#### [ARTICOLO]
——————————

Una boutique full- service. Apparentemente un ossimoro. Eppure, è questa la formula con cui sembra volersi proporre sul mercato Cdp, Caiazzo Donnini Pappalardo e associati. Uno studio giovane, ricostituito nel dicembre 2012, dopo l’avvicendamento nel nome dell’insegna tra l’esperto di finanza strutturata Luigi Chessa e quello di Antitrust Rino Caiazzo, che si è unito a Roberto Donnini, specialista del corporate, e alla contenziosista Marisa Pappalardo.
Tre nomi forti su un’unica insegna, che dichiara di non aver mutato natura e filosofia: una «formula concentrata », la definisce Caiazzo. Senz’altro una formula ibrida, che non può essere ricondotta né al modello full-service né a quello boutique.
Date le dimensioni e la mancata copertura di tutte le practice, non è possibile parlare di studio full-service, «anche se basterebbe l’inserimento di solo due o tre soci con competenze in settori come il diritto del lavoro, fiscale e bancario a caratterizzarci come tale», sottolinea Caiazzo. Nel contempo, altrettanto improprio è l’appellativo di boutique, che si adatta meglio agli studi con solo una o due aree di expertise e che solitamente nascono intorno alla figura di un singolo socio preminente.
Piuttosto, Cdp sembra tentare di coniugare i due modelli. Un tentativo già percorso da altri, ma con una differenza sostanziale. Mentre la maggior parte dei grandi studi full-service negli ultimi tempi cerca di posizionarsi sul mercato nella formula multiboutique, osservando le caratteristiche di Cdp sembra applicabile la logica inversa: una boutique che punta a proporsi come soluzione full-service.

——————————

#### [RIGHE DI DATI]
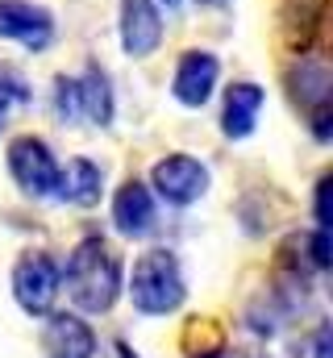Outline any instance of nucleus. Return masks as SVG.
Instances as JSON below:
<instances>
[{"label": "nucleus", "mask_w": 333, "mask_h": 358, "mask_svg": "<svg viewBox=\"0 0 333 358\" xmlns=\"http://www.w3.org/2000/svg\"><path fill=\"white\" fill-rule=\"evenodd\" d=\"M121 275V255L104 238H83L71 250L67 267H59V279L67 283V296L76 300L80 313H108L125 287Z\"/></svg>", "instance_id": "1"}, {"label": "nucleus", "mask_w": 333, "mask_h": 358, "mask_svg": "<svg viewBox=\"0 0 333 358\" xmlns=\"http://www.w3.org/2000/svg\"><path fill=\"white\" fill-rule=\"evenodd\" d=\"M129 300L142 317H166L187 300V279L175 250H146L129 275Z\"/></svg>", "instance_id": "2"}, {"label": "nucleus", "mask_w": 333, "mask_h": 358, "mask_svg": "<svg viewBox=\"0 0 333 358\" xmlns=\"http://www.w3.org/2000/svg\"><path fill=\"white\" fill-rule=\"evenodd\" d=\"M8 176L25 196L46 200L55 196V183H59V159L38 134H21L8 142Z\"/></svg>", "instance_id": "3"}, {"label": "nucleus", "mask_w": 333, "mask_h": 358, "mask_svg": "<svg viewBox=\"0 0 333 358\" xmlns=\"http://www.w3.org/2000/svg\"><path fill=\"white\" fill-rule=\"evenodd\" d=\"M59 292H63V279H59V263L50 255H25V259H17V267H13V300H17L21 313L46 317L55 308Z\"/></svg>", "instance_id": "4"}, {"label": "nucleus", "mask_w": 333, "mask_h": 358, "mask_svg": "<svg viewBox=\"0 0 333 358\" xmlns=\"http://www.w3.org/2000/svg\"><path fill=\"white\" fill-rule=\"evenodd\" d=\"M150 187L163 196L166 204L187 208L208 192V167L192 155H166L150 167Z\"/></svg>", "instance_id": "5"}, {"label": "nucleus", "mask_w": 333, "mask_h": 358, "mask_svg": "<svg viewBox=\"0 0 333 358\" xmlns=\"http://www.w3.org/2000/svg\"><path fill=\"white\" fill-rule=\"evenodd\" d=\"M0 38L42 55L55 42V13L34 0H0Z\"/></svg>", "instance_id": "6"}, {"label": "nucleus", "mask_w": 333, "mask_h": 358, "mask_svg": "<svg viewBox=\"0 0 333 358\" xmlns=\"http://www.w3.org/2000/svg\"><path fill=\"white\" fill-rule=\"evenodd\" d=\"M217 80H221V59L213 50H183V59L171 76V96L183 108H204L213 100Z\"/></svg>", "instance_id": "7"}, {"label": "nucleus", "mask_w": 333, "mask_h": 358, "mask_svg": "<svg viewBox=\"0 0 333 358\" xmlns=\"http://www.w3.org/2000/svg\"><path fill=\"white\" fill-rule=\"evenodd\" d=\"M300 63H296V76H292V84H296V100L304 104V113H309V121H313V134L321 138V142H330V67L321 63V59H313V55H296Z\"/></svg>", "instance_id": "8"}, {"label": "nucleus", "mask_w": 333, "mask_h": 358, "mask_svg": "<svg viewBox=\"0 0 333 358\" xmlns=\"http://www.w3.org/2000/svg\"><path fill=\"white\" fill-rule=\"evenodd\" d=\"M117 34H121V50L129 59L155 55L159 42H163V13H159V4L155 0H121Z\"/></svg>", "instance_id": "9"}, {"label": "nucleus", "mask_w": 333, "mask_h": 358, "mask_svg": "<svg viewBox=\"0 0 333 358\" xmlns=\"http://www.w3.org/2000/svg\"><path fill=\"white\" fill-rule=\"evenodd\" d=\"M113 225L117 234L125 238H150L155 225H159V204H155V192L142 183V179H125L113 196Z\"/></svg>", "instance_id": "10"}, {"label": "nucleus", "mask_w": 333, "mask_h": 358, "mask_svg": "<svg viewBox=\"0 0 333 358\" xmlns=\"http://www.w3.org/2000/svg\"><path fill=\"white\" fill-rule=\"evenodd\" d=\"M42 355L46 358H96V329L83 317H76V313H46Z\"/></svg>", "instance_id": "11"}, {"label": "nucleus", "mask_w": 333, "mask_h": 358, "mask_svg": "<svg viewBox=\"0 0 333 358\" xmlns=\"http://www.w3.org/2000/svg\"><path fill=\"white\" fill-rule=\"evenodd\" d=\"M267 104V92L258 88L254 80H238L225 88V108H221V134L242 142L258 129V113Z\"/></svg>", "instance_id": "12"}, {"label": "nucleus", "mask_w": 333, "mask_h": 358, "mask_svg": "<svg viewBox=\"0 0 333 358\" xmlns=\"http://www.w3.org/2000/svg\"><path fill=\"white\" fill-rule=\"evenodd\" d=\"M100 192H104V171L92 159H71L67 167H59L55 200L76 204V208H92V204H100Z\"/></svg>", "instance_id": "13"}, {"label": "nucleus", "mask_w": 333, "mask_h": 358, "mask_svg": "<svg viewBox=\"0 0 333 358\" xmlns=\"http://www.w3.org/2000/svg\"><path fill=\"white\" fill-rule=\"evenodd\" d=\"M76 92H80V117L92 125H113L117 100H113V80L100 63H87L76 76Z\"/></svg>", "instance_id": "14"}, {"label": "nucleus", "mask_w": 333, "mask_h": 358, "mask_svg": "<svg viewBox=\"0 0 333 358\" xmlns=\"http://www.w3.org/2000/svg\"><path fill=\"white\" fill-rule=\"evenodd\" d=\"M321 21H325V0H288L283 4V34H288V46L296 55H309L313 38L321 34Z\"/></svg>", "instance_id": "15"}, {"label": "nucleus", "mask_w": 333, "mask_h": 358, "mask_svg": "<svg viewBox=\"0 0 333 358\" xmlns=\"http://www.w3.org/2000/svg\"><path fill=\"white\" fill-rule=\"evenodd\" d=\"M29 84H25V76L17 71V67H0V108L8 113V108H17V104H29Z\"/></svg>", "instance_id": "16"}, {"label": "nucleus", "mask_w": 333, "mask_h": 358, "mask_svg": "<svg viewBox=\"0 0 333 358\" xmlns=\"http://www.w3.org/2000/svg\"><path fill=\"white\" fill-rule=\"evenodd\" d=\"M55 113H59V121H76V117H80L76 76H59V80H55Z\"/></svg>", "instance_id": "17"}, {"label": "nucleus", "mask_w": 333, "mask_h": 358, "mask_svg": "<svg viewBox=\"0 0 333 358\" xmlns=\"http://www.w3.org/2000/svg\"><path fill=\"white\" fill-rule=\"evenodd\" d=\"M309 255H313V267L317 271L330 267V229H317V234L309 238Z\"/></svg>", "instance_id": "18"}, {"label": "nucleus", "mask_w": 333, "mask_h": 358, "mask_svg": "<svg viewBox=\"0 0 333 358\" xmlns=\"http://www.w3.org/2000/svg\"><path fill=\"white\" fill-rule=\"evenodd\" d=\"M317 229H330V176L317 179Z\"/></svg>", "instance_id": "19"}, {"label": "nucleus", "mask_w": 333, "mask_h": 358, "mask_svg": "<svg viewBox=\"0 0 333 358\" xmlns=\"http://www.w3.org/2000/svg\"><path fill=\"white\" fill-rule=\"evenodd\" d=\"M313 358H333V338H330V321H321L313 329Z\"/></svg>", "instance_id": "20"}, {"label": "nucleus", "mask_w": 333, "mask_h": 358, "mask_svg": "<svg viewBox=\"0 0 333 358\" xmlns=\"http://www.w3.org/2000/svg\"><path fill=\"white\" fill-rule=\"evenodd\" d=\"M104 358H142V355H138L125 338H113V342H108V355H104Z\"/></svg>", "instance_id": "21"}, {"label": "nucleus", "mask_w": 333, "mask_h": 358, "mask_svg": "<svg viewBox=\"0 0 333 358\" xmlns=\"http://www.w3.org/2000/svg\"><path fill=\"white\" fill-rule=\"evenodd\" d=\"M4 117H8V113H4V108H0V129H4Z\"/></svg>", "instance_id": "22"}, {"label": "nucleus", "mask_w": 333, "mask_h": 358, "mask_svg": "<svg viewBox=\"0 0 333 358\" xmlns=\"http://www.w3.org/2000/svg\"><path fill=\"white\" fill-rule=\"evenodd\" d=\"M196 4H221V0H196Z\"/></svg>", "instance_id": "23"}, {"label": "nucleus", "mask_w": 333, "mask_h": 358, "mask_svg": "<svg viewBox=\"0 0 333 358\" xmlns=\"http://www.w3.org/2000/svg\"><path fill=\"white\" fill-rule=\"evenodd\" d=\"M155 4H175V0H155Z\"/></svg>", "instance_id": "24"}, {"label": "nucleus", "mask_w": 333, "mask_h": 358, "mask_svg": "<svg viewBox=\"0 0 333 358\" xmlns=\"http://www.w3.org/2000/svg\"><path fill=\"white\" fill-rule=\"evenodd\" d=\"M250 358H271V355H250Z\"/></svg>", "instance_id": "25"}]
</instances>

——————————

#### [CONSEGNA]
Trascrivi parola per parola, dall'inizio alla fine, l'articolo sullo studio Cdp riportato sopra.

#### [RISPOSTA SCRITTA]
Una boutique full- service. Apparentemente un ossimoro. Eppure, è questa la formula con cui sembra volersi proporre sul mercato Cdp, Caiazzo Donnini Pappalardo e associati. Uno studio giovane, ricostituito nel dicembre 2012, dopo l’avvicendamento nel nome dell’insegna tra l’esperto di finanza strutturata Luigi Chessa e quello di Antitrust Rino Caiazzo, che si è unito a Roberto Donnini, specialista del corporate, e alla contenziosista Marisa Pappalardo.
Tre nomi forti su un’unica insegna, che dichiara di non aver mutato natura e filosofia: una «formula concentrata », la definisce Caiazzo. Senz’altro una formula ibrida, che non può essere ricondotta né al modello full-service né a quello boutique.
Date le dimensioni e la mancata copertura di tutte le practice, non è possibile parlare di studio full-service, «anche se basterebbe l’inserimento di solo due o tre soci con competenze in settori come il diritto del lavoro, fiscale e bancario a caratterizzarci come tale», sottolinea Caiazzo. Nel contempo, altrettanto improprio è l’appellativo di boutique, che si adatta meglio agli studi con solo una o due aree di expertise e che solitamente nascono intorno alla figura di un singolo socio preminente.
Piuttosto, Cdp sembra tentare di coniugare i due modelli. Un tentativo già percorso da altri, ma con una differenza sostanziale. Mentre la maggior parte dei grandi studi full-service negli ultimi tempi cerca di posizionarsi sul mercato nella formula multiboutique, osservando le caratteristiche di Cdp sembra applicabile la logica inversa: una boutique che punta a proporsi come soluzione full-service.